-------- Stored rows
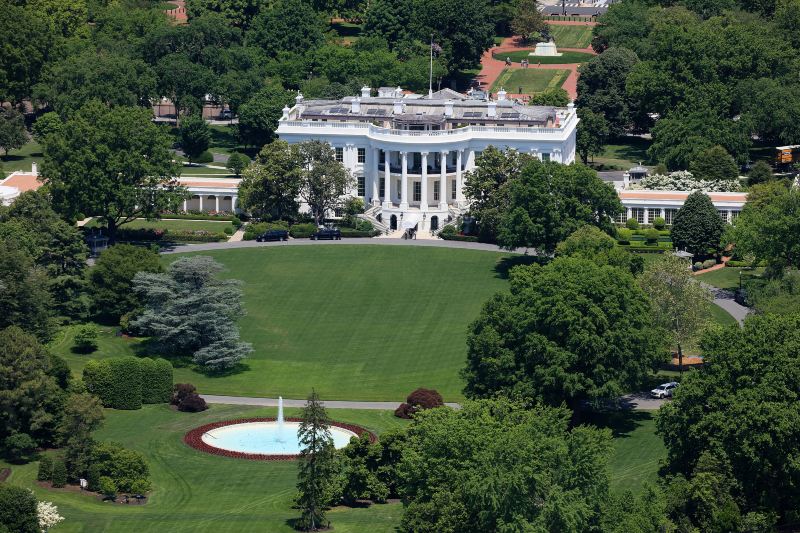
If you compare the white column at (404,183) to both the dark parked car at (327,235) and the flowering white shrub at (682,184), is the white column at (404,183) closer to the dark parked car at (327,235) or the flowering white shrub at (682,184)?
the dark parked car at (327,235)

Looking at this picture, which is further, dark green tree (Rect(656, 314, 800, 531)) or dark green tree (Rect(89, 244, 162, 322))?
dark green tree (Rect(89, 244, 162, 322))

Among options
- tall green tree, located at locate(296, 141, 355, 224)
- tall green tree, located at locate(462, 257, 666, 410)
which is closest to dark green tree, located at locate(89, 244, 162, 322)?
tall green tree, located at locate(296, 141, 355, 224)

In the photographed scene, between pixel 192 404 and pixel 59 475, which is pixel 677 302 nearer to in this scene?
pixel 192 404

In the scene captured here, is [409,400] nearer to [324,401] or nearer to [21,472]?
[324,401]

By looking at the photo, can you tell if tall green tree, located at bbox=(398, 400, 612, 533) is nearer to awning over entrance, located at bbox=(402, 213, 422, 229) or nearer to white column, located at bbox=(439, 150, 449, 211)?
awning over entrance, located at bbox=(402, 213, 422, 229)

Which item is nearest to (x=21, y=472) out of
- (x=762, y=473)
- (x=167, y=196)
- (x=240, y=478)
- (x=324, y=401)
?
(x=240, y=478)

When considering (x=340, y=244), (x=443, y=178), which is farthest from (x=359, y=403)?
(x=443, y=178)

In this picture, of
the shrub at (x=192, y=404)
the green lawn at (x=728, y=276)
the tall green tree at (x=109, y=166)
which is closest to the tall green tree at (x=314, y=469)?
the shrub at (x=192, y=404)
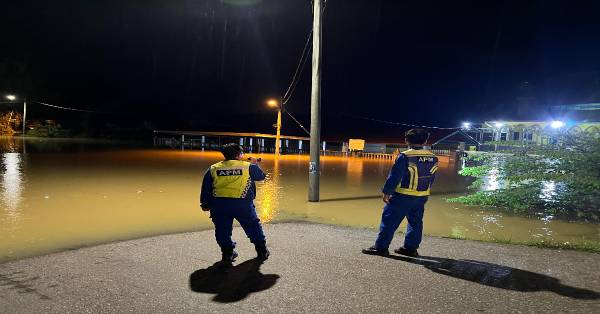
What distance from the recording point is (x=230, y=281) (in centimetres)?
450

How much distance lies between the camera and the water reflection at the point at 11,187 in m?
8.56

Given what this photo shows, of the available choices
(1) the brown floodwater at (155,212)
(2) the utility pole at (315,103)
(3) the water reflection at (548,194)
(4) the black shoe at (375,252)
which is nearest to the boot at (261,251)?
(4) the black shoe at (375,252)

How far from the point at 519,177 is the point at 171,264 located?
8066mm

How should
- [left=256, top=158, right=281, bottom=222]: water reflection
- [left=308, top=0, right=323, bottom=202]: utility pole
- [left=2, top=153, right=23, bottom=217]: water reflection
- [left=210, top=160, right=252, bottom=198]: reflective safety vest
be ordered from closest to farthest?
[left=210, top=160, right=252, bottom=198]: reflective safety vest → [left=2, top=153, right=23, bottom=217]: water reflection → [left=256, top=158, right=281, bottom=222]: water reflection → [left=308, top=0, right=323, bottom=202]: utility pole

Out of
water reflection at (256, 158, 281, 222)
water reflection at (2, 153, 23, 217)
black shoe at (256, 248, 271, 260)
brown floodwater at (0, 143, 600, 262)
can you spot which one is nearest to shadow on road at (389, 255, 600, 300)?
black shoe at (256, 248, 271, 260)

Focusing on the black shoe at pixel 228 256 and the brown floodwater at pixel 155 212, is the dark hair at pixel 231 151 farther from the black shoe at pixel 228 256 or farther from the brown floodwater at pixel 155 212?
the brown floodwater at pixel 155 212

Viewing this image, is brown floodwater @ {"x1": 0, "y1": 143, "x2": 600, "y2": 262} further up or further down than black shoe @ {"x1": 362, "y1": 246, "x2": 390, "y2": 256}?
further down

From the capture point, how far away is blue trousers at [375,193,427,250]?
5406 mm

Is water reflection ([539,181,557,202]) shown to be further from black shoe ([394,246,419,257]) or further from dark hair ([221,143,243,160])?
dark hair ([221,143,243,160])

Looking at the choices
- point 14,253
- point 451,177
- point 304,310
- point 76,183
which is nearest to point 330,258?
point 304,310

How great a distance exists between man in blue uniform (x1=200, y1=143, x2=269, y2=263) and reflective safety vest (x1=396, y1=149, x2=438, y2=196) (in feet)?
5.88

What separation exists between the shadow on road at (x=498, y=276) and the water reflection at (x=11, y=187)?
722cm

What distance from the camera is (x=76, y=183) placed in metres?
12.4

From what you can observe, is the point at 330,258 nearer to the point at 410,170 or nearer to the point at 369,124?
the point at 410,170
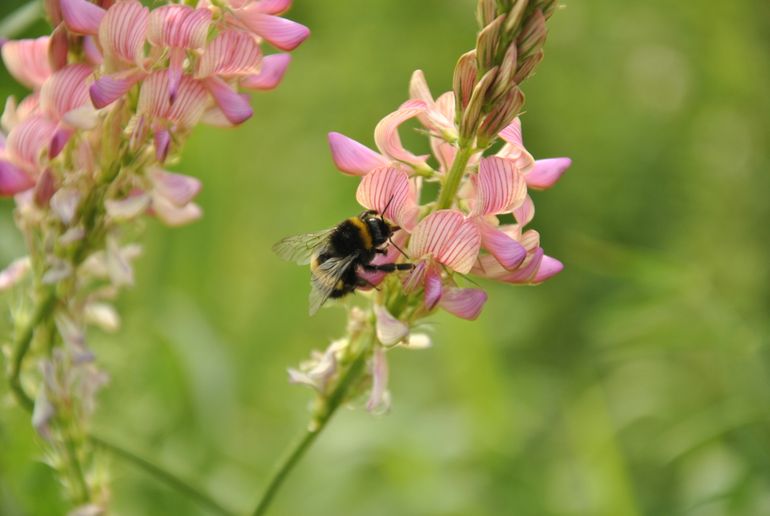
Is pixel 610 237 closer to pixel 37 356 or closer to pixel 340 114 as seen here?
pixel 340 114

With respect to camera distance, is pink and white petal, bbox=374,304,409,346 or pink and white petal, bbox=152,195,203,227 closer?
pink and white petal, bbox=374,304,409,346

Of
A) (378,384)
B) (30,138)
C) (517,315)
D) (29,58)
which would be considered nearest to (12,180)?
(30,138)

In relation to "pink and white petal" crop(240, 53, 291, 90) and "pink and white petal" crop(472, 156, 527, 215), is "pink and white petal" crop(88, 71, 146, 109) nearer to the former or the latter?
"pink and white petal" crop(240, 53, 291, 90)

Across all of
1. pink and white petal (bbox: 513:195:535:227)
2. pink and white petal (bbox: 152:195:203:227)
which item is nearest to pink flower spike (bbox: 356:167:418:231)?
pink and white petal (bbox: 513:195:535:227)

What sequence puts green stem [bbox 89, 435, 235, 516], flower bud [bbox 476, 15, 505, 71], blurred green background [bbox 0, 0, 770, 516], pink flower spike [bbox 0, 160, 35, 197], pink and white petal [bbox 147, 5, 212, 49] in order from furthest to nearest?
blurred green background [bbox 0, 0, 770, 516] < green stem [bbox 89, 435, 235, 516] < pink flower spike [bbox 0, 160, 35, 197] < pink and white petal [bbox 147, 5, 212, 49] < flower bud [bbox 476, 15, 505, 71]

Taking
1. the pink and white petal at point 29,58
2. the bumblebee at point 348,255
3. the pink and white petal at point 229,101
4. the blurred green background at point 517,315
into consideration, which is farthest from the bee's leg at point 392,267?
the blurred green background at point 517,315

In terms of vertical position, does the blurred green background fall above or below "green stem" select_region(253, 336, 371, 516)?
below

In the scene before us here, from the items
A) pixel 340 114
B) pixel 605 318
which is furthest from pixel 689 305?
pixel 340 114

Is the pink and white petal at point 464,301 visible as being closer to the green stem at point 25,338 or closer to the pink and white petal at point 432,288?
the pink and white petal at point 432,288
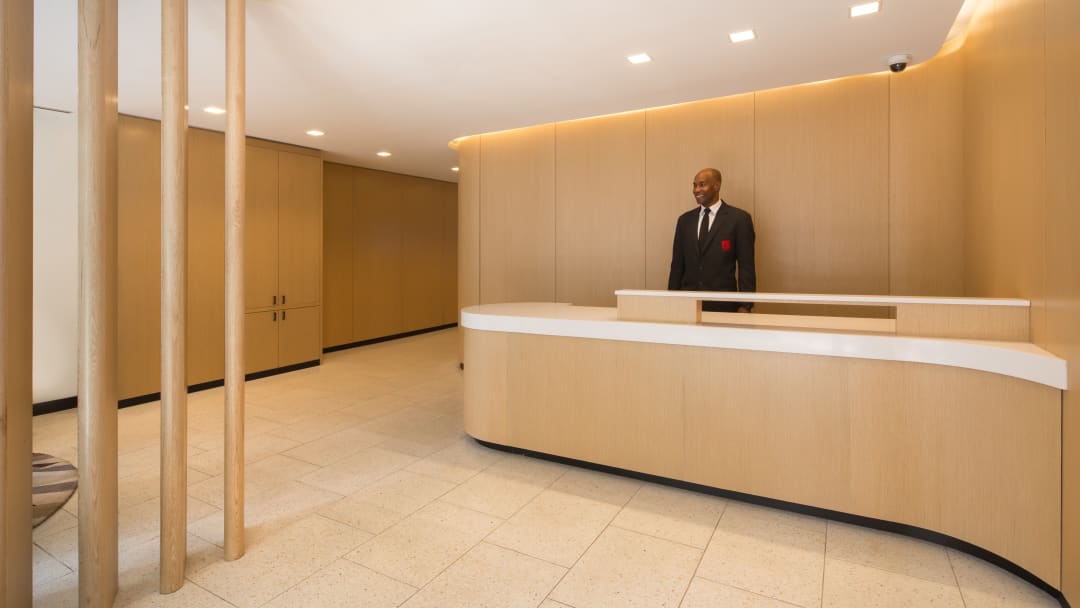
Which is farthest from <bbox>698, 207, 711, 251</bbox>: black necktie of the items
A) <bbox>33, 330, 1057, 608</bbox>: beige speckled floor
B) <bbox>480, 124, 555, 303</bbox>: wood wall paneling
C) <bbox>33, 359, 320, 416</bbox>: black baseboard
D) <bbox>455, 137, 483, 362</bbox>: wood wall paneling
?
<bbox>33, 359, 320, 416</bbox>: black baseboard

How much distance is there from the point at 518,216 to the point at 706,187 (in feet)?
8.98

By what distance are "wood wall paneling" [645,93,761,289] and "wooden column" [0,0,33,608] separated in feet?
16.2

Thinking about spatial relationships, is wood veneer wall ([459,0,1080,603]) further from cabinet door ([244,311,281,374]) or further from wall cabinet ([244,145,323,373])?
cabinet door ([244,311,281,374])

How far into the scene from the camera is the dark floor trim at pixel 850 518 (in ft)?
8.53

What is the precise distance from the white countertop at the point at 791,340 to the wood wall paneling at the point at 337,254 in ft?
17.0

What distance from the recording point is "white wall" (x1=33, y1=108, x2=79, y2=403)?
5.55m

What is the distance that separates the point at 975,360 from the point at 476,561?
269cm

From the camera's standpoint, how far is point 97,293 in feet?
7.53

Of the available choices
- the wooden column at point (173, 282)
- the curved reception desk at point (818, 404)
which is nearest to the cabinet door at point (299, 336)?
the curved reception desk at point (818, 404)

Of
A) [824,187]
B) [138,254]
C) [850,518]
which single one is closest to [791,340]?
[850,518]

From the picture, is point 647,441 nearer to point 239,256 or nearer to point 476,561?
point 476,561

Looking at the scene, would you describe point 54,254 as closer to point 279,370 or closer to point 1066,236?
point 279,370

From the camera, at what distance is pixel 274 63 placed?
13.7 ft

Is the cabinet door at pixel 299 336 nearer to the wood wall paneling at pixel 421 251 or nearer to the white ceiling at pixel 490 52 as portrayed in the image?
the wood wall paneling at pixel 421 251
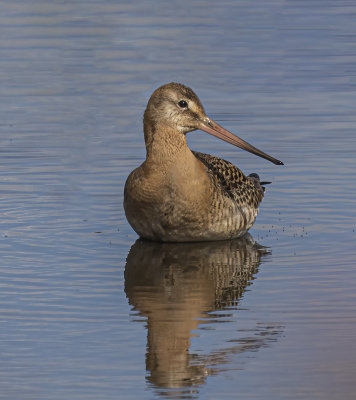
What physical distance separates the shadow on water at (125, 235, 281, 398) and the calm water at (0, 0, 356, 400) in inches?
0.8

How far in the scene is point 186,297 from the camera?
391 inches

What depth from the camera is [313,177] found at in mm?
14016

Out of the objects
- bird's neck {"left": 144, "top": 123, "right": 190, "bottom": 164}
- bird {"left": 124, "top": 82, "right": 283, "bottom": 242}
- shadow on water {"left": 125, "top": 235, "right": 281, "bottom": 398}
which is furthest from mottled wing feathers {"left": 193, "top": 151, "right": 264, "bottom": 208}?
bird's neck {"left": 144, "top": 123, "right": 190, "bottom": 164}

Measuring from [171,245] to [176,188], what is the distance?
556 mm

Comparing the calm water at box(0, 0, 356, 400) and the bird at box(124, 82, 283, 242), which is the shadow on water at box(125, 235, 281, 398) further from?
the bird at box(124, 82, 283, 242)

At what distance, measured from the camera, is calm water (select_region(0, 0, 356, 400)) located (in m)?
8.08

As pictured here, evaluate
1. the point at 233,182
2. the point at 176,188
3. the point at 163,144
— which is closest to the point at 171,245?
the point at 176,188

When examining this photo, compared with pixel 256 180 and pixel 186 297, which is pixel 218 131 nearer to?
pixel 256 180

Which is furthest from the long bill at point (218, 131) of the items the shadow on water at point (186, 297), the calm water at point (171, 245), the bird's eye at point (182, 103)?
the shadow on water at point (186, 297)

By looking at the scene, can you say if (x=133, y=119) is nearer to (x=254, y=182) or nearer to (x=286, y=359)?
(x=254, y=182)

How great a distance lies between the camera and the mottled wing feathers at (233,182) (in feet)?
41.3

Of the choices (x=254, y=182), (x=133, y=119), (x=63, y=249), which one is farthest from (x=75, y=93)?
(x=63, y=249)

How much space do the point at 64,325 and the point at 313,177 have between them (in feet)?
→ 18.2

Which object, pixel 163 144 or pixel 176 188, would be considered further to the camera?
pixel 163 144
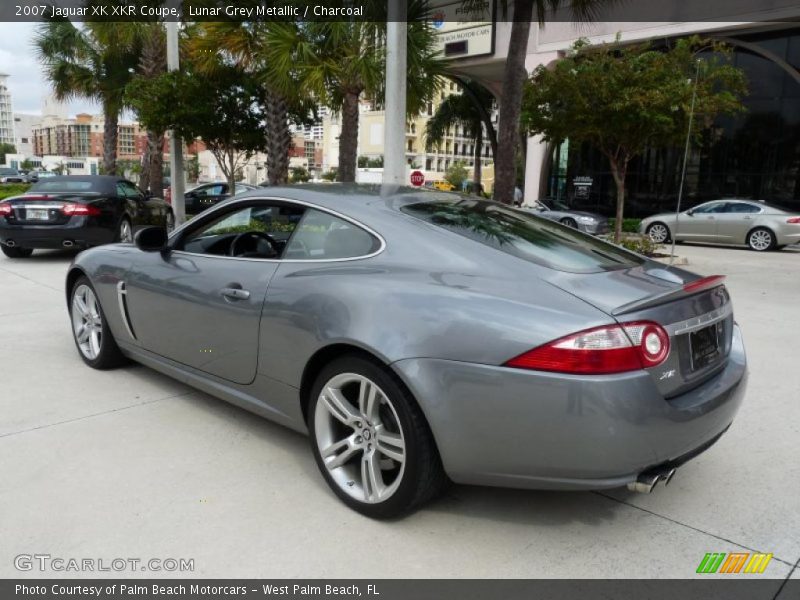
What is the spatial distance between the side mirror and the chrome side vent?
1.21ft

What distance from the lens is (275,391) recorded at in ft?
10.6

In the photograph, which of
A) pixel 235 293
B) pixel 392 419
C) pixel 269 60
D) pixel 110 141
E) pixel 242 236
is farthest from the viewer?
pixel 110 141

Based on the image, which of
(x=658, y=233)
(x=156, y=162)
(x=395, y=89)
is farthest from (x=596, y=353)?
(x=156, y=162)

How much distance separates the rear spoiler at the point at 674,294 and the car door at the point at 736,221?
15.3 m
----------------
§ **What the task requires**
Print only the lines from the line that contains "How great a distance lies" to the final line of the data, inclusive. Pictures stay out.

§ **Response to the exercise**
How great a distance lies between the camera and the mottled wing feathers at (233,182) (in feet)?
41.3

Of the choices (x=254, y=182), (x=133, y=119), (x=63, y=249), which one is farthest from (x=75, y=93)?
(x=63, y=249)

How much space do the point at 64,325 and the point at 313,177 have between them (in feet)?
→ 18.2

Which object, pixel 163 144 or pixel 176 188, would be considered further to the camera?
pixel 163 144
What is the spatial distance between the side mirror and the chrome side vent?
1.21ft

What distance from the lens is (275,391) recorded at in ft?
10.6

In the photograph, which of
A) pixel 235 293
B) pixel 392 419
C) pixel 269 60
D) pixel 110 141
E) pixel 242 236
is farthest from the viewer?
pixel 110 141

Based on the image, which of
(x=658, y=233)
(x=156, y=162)
(x=395, y=89)
is farthest from (x=596, y=353)?
(x=156, y=162)

How much distance separates the rear spoiler at the point at 674,294 and the car door at the point at 736,221?
15.3 m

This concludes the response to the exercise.